(Source records)
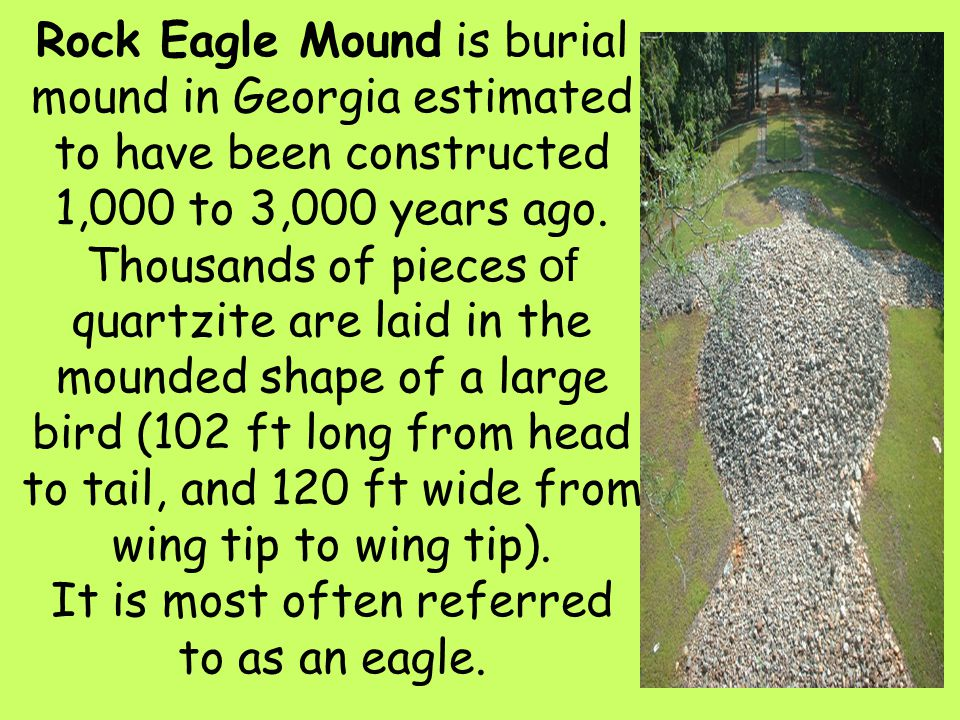 Rock Eagle Mound is burial mound in Georgia estimated to have been constructed 1,000 to 3,000 years ago.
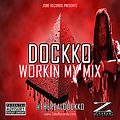 "DOCKKO RELEASES ""WORKIN MY MIX"""
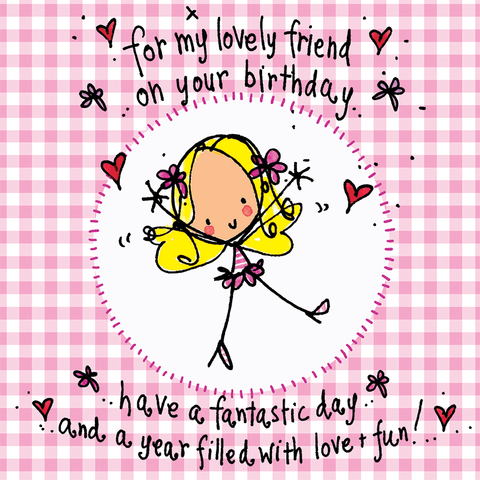 For my lovely friend on your birthday... - Juicy Lucy Designs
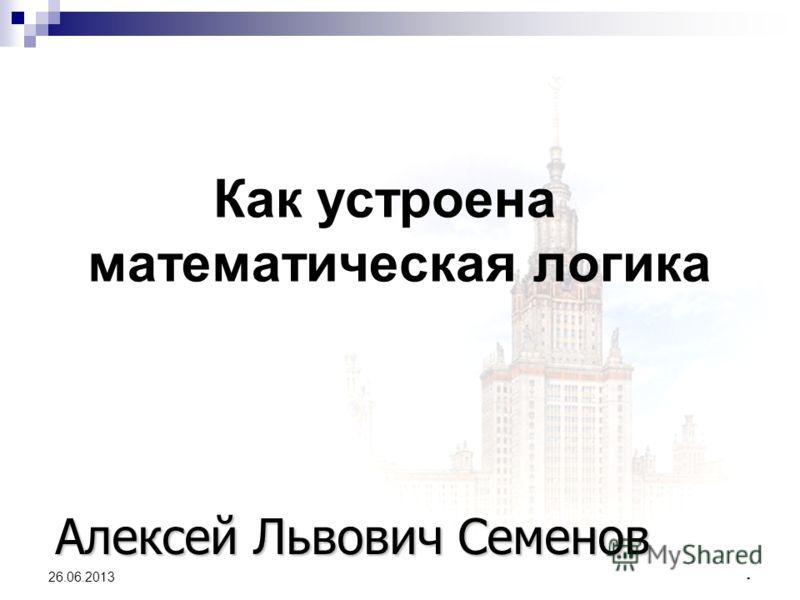 1 26.06.2013 Как устроена математическая логика Алексей Львович Семенов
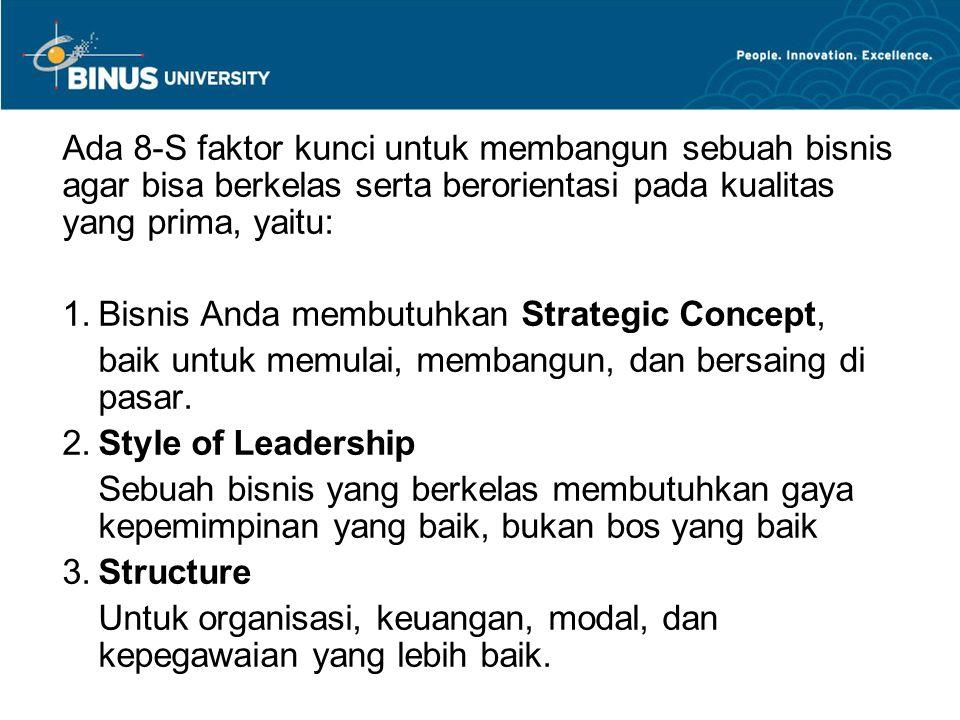 Ada 8-S faktor kunci untuk membangun sebuah bisnis agar bisa berkelas serta berorientasi pada kualitas yang prima, yaitu:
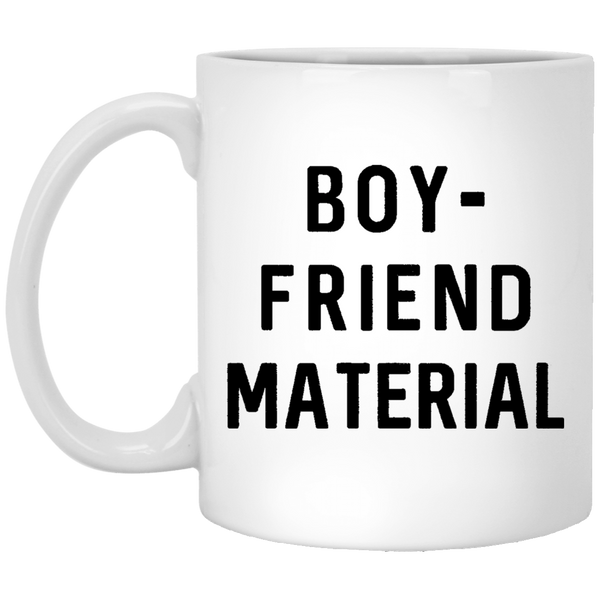 Boyfriend Material 11 oz. White Coffee Mug - Trendy Tees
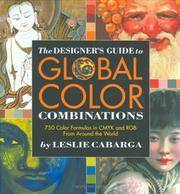 The Designer's Guide to Global Color Combinations: 750 Color Formulas in CMYK and RGB from...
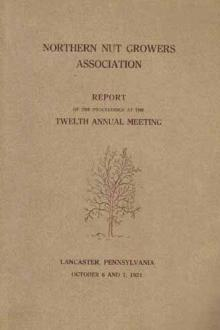 Northern Nut Growers Association Report of the Proceedings at the Twelfth Annual Meeting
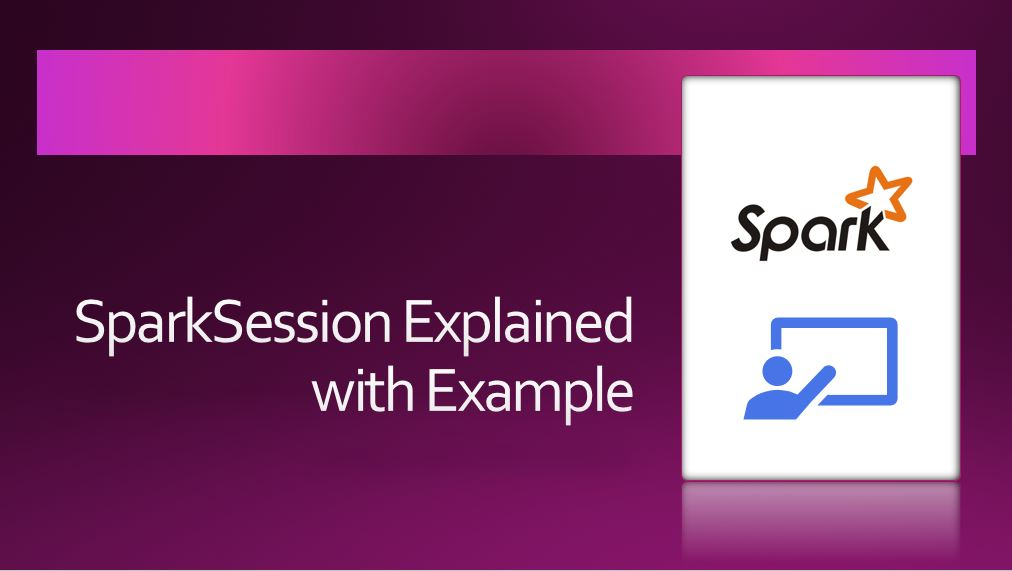 PySpark – What is SparkSession?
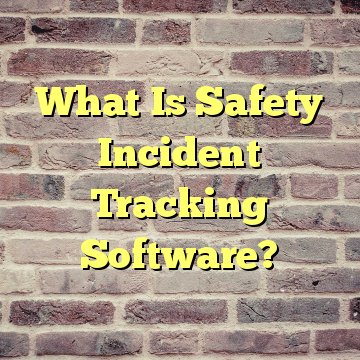 What Is Safety Incident Tracking Software?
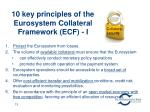 10 key principles of the eurosystem collateral framework ecf i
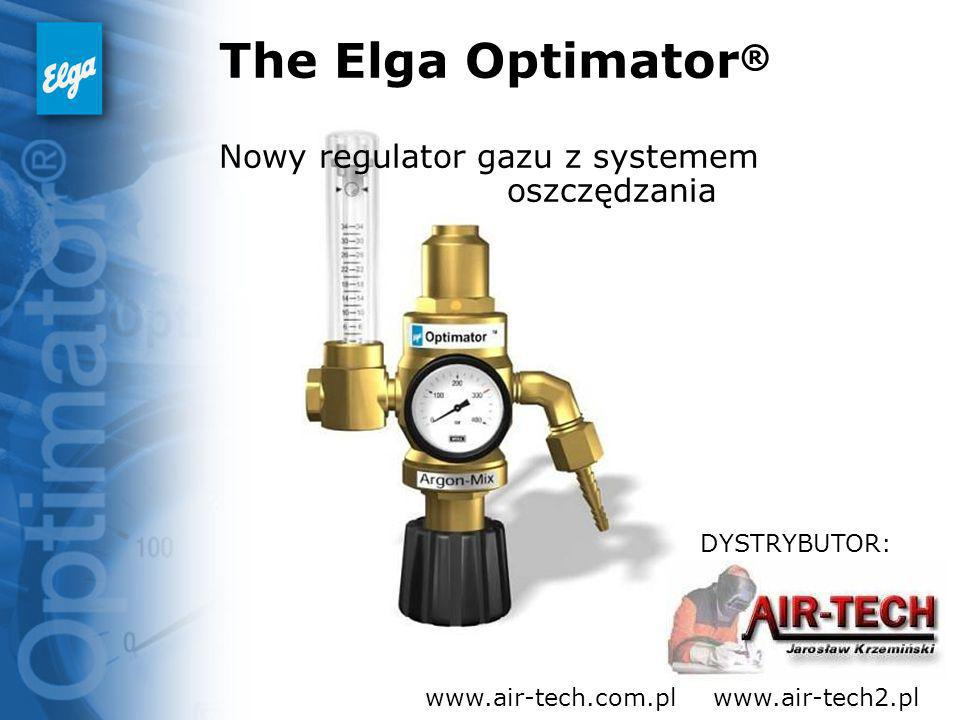 The Elga Optimator ® Nowy regulator gazu z systemem oszczędzania DYSTRYBUTOR: www.air-tech.com.plwww.air-tech2.pl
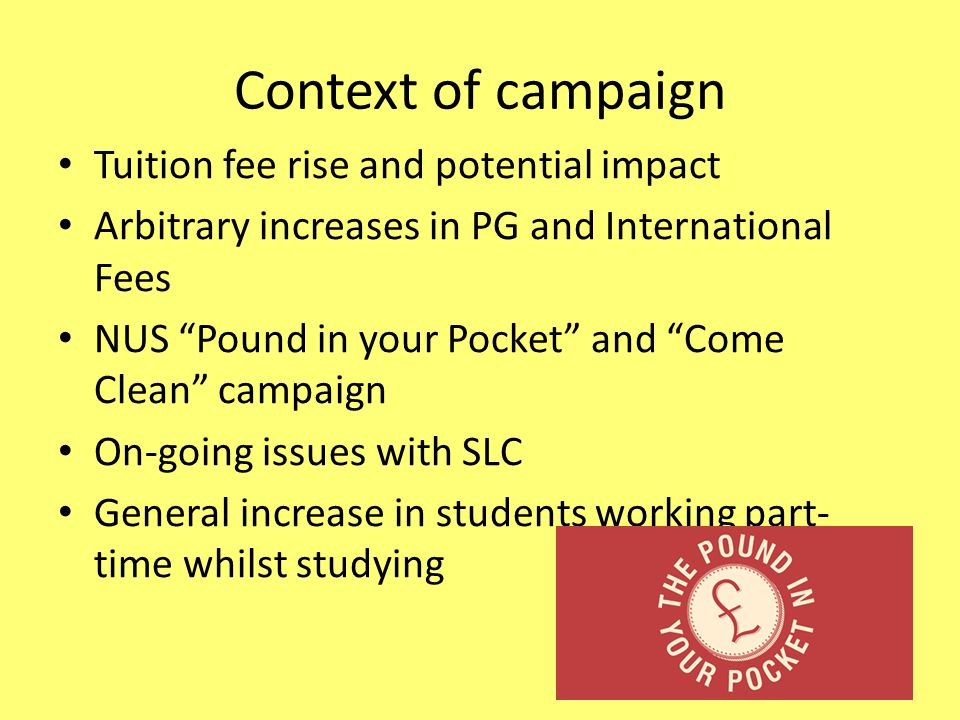 Context of campaign Tuition fee rise and potential impact Arbitrary increases in PG and International Fees NUS Pound in your Pocket and Come Clean campaign On-going issues with SLC General increase in students working part- time whilst studying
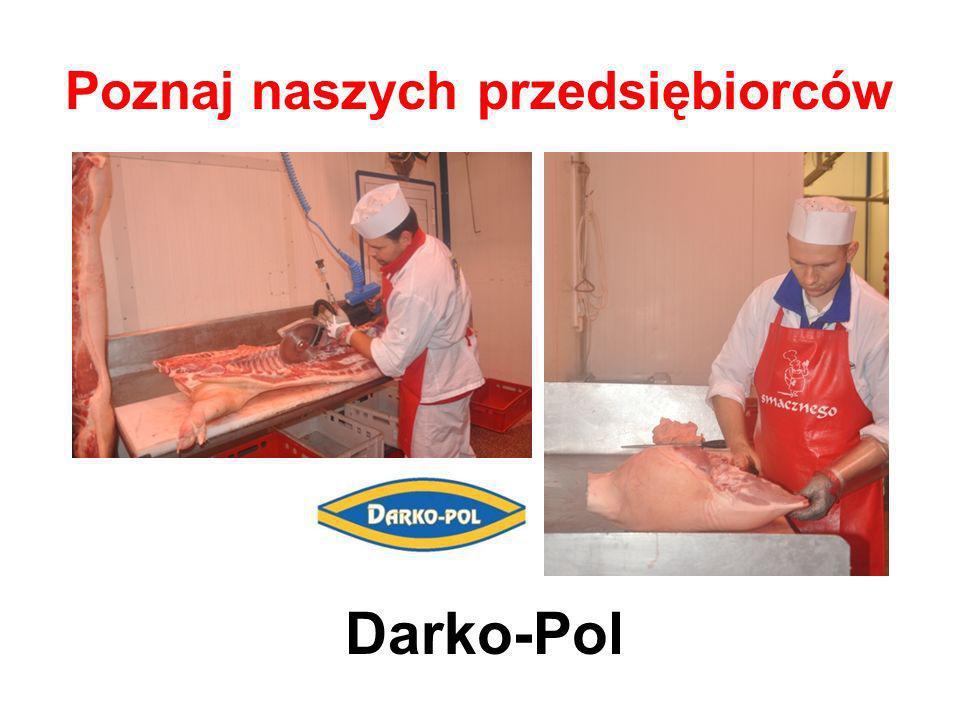 Poznaj naszych przedsiębiorców Darko-Pol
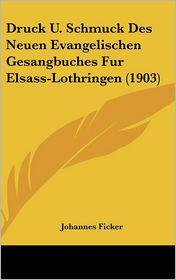 Druck U. Schmuck Des Neuen Evangelischen Gesangbuches Fur Elsass-Lothringen (1903) - Johannes Ficker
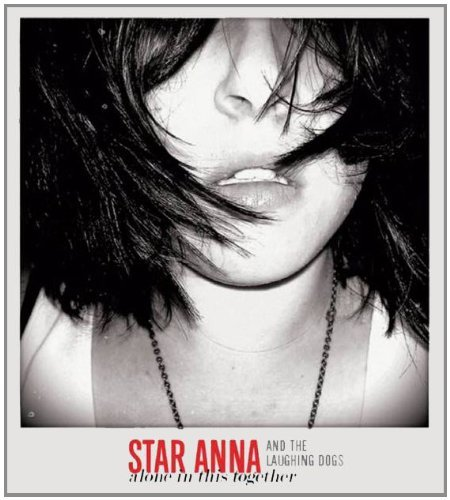 Star Anna & The Laughing Dogs Alone In This Together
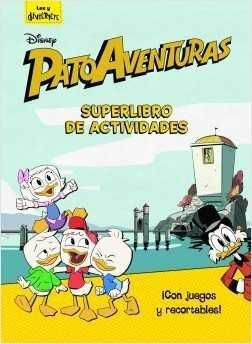 PATOAVENTURAS. SUPERLIBRO DE ACTIVIDADES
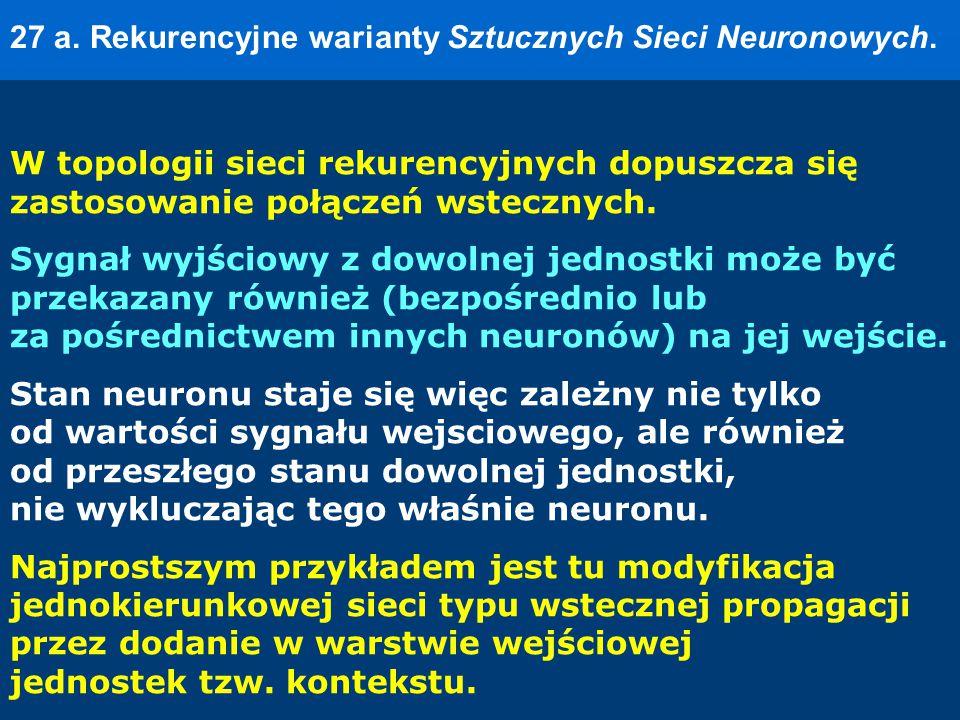 27 a. Rekurencyjne warianty Sztucznych Sieci Neuronowych.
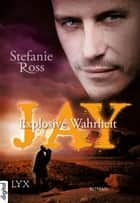 Jay - Explosive Wahrheit ebook by Stefanie Ross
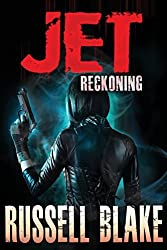JET IV - Reckoning: Volume 4 by Russell Blake (2012-12-08)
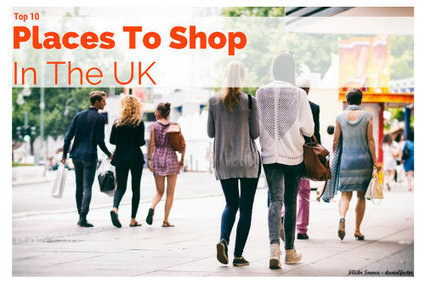 Top 10 Places To Shop In The UK | Small Business Tips, Ideas and Trends | Scoop.it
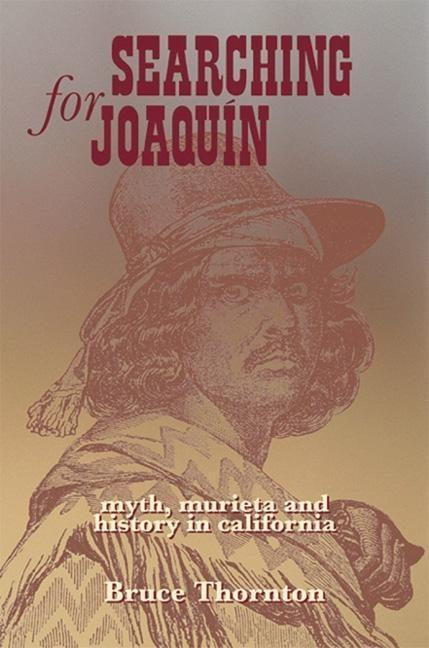 Searching for Joaquin: Myth, Murieta and History in California als Buch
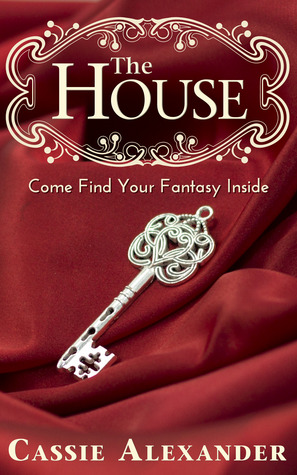 The House by Cassie Alexander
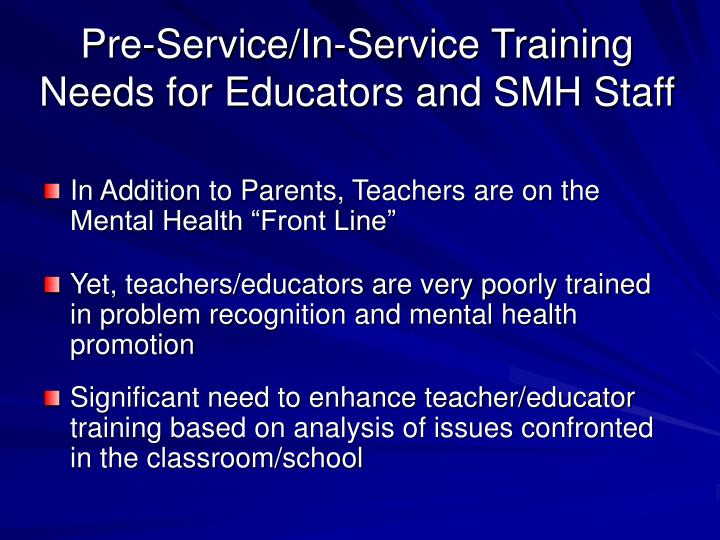 Pre-Service/In-Service Training Needs for Educators and SMH Staff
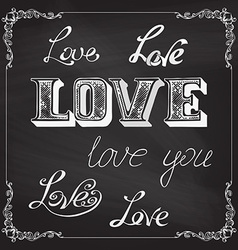 LOVE lettering on chalkboard background vector image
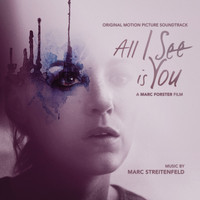 Marc Streitenfeld - All I See Is You (Original Motion Picture Soundtrack)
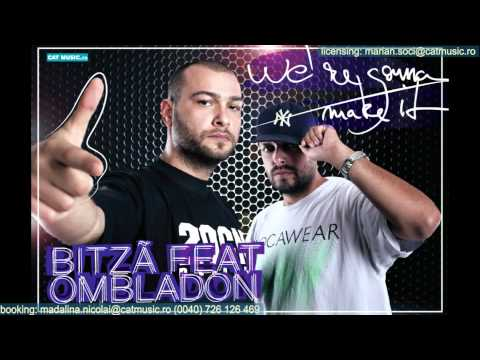Bitza Feat. Ombladon - We`re Gonna Make It (Official Single)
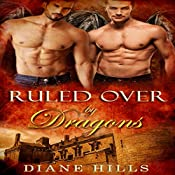 Ruled Over by Dragons: Sons of the Oracle, Book 2 | Diane Hills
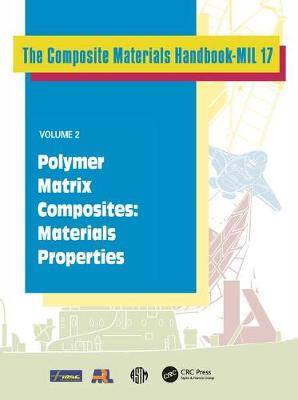 Composite Materials Handbook-MIL 17, Volume 2: Polymer Matrix Composites: Materials Properties (Hardback)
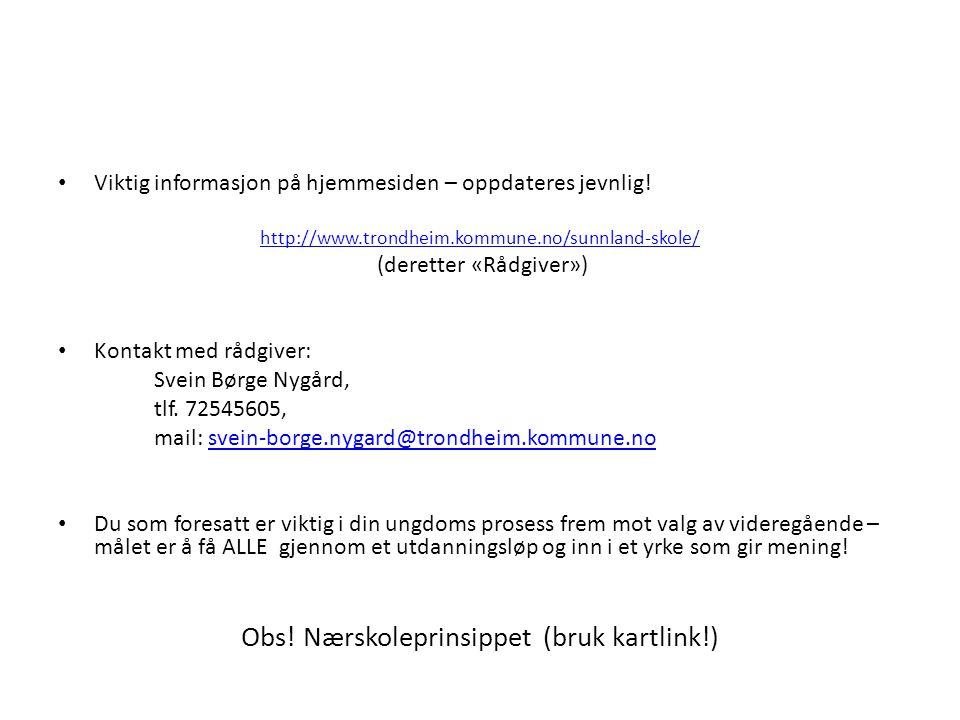 Viktig informasjon på hjemmesiden – oppdateres jevnlig! http://www.trondheim.kommune.no/sunnland-skole/ (deretter «Rådgiver») Kontakt med rådgiver: Sv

■ Activity:
Omitting all pictures, copy the preceding entries without any alteration.

■ Answer to the exercise:
 Rock Eagle Mound is burial mound in Georgia estimated to have been constructed 1,000 to 3,000 years ago.
 "DOCKKO RELEASES ""WORKIN MY MIX"""
 For my lovely friend on your birthday... - Juicy Lucy Designs
 1 26.06.2013 Как устроена математическая логика Алексей Львович Семенов
 Ada 8-S faktor kunci untuk membangun sebuah bisnis agar bisa berkelas serta berorientasi pada kualitas yang prima, yaitu:
 Boyfriend Material 11 oz. White Coffee Mug - Trendy Tees
 The Designer's Guide to Global Color Combinations: 750 Color Formulas in CMYK and RGB from...
 Northern Nut Growers Association Report of the Proceedings at the Twelfth Annual Meeting
 PySpark – What is SparkSession?
 What Is Safety Incident Tracking Software?
 10 key principles of the eurosystem collateral framework ecf i
 The Elga Optimator ® Nowy regulator gazu z systemem oszczędzania DYSTRYBUTOR: www.air-tech.com.plwww.air-tech2.pl
 Context of campaign Tuition fee rise and potential impact Arbitrary increases in PG and International Fees NUS Pound in your Pocket and Come Clean campaign On-going issues with SLC General increase in students working part- time whilst studying
 Poznaj naszych przedsiębiorców Darko-Pol
 Druck U. Schmuck Des Neuen Evangelischen Gesangbuches Fur Elsass-Lothringen (1903) - Johannes Ficker
 Star Anna & The Laughing Dogs Alone In This Together
 PATOAVENTURAS. SUPERLIBRO DE ACTIVIDADES
 27 a. Rekurencyjne warianty Sztucznych Sieci Neuronowych.
 Jay - Explosive Wahrheit ebook by Stefanie Ross
JET IV - Reckoning: Volume 4 by Russell Blake (2012-12-08)
 Top 10 Places To Shop In The UK | Small Business Tips, Ideas and Trends | Scoop.it
 Searching for Joaquin: Myth, Murieta and History in California als Buch
 The House by Cassie Alexander
 Pre-Service/In-Service Training Needs for Educators and SMH Staff
 LOVE lettering on chalkboard background vector image
 Marc Streitenfeld - All I See Is You (Original Motion Picture Soundtrack)
Bitza Feat. Ombladon - We`re Gonna Make It (Official Single)
 Ruled Over by Dragons: Sons of the Oracle, Book 2 | Diane Hills
 Composite Materials Handbook-MIL 17, Volume 2: Polymer Matrix Composites: Materials Properties (Hardback)
 Viktig informasjon på hjemmesiden – oppdateres jevnlig! http://www.trondheim.kommune.no/sunnland-skole/ (deretter «Rådgiver») Kontakt med rådgiver: Sv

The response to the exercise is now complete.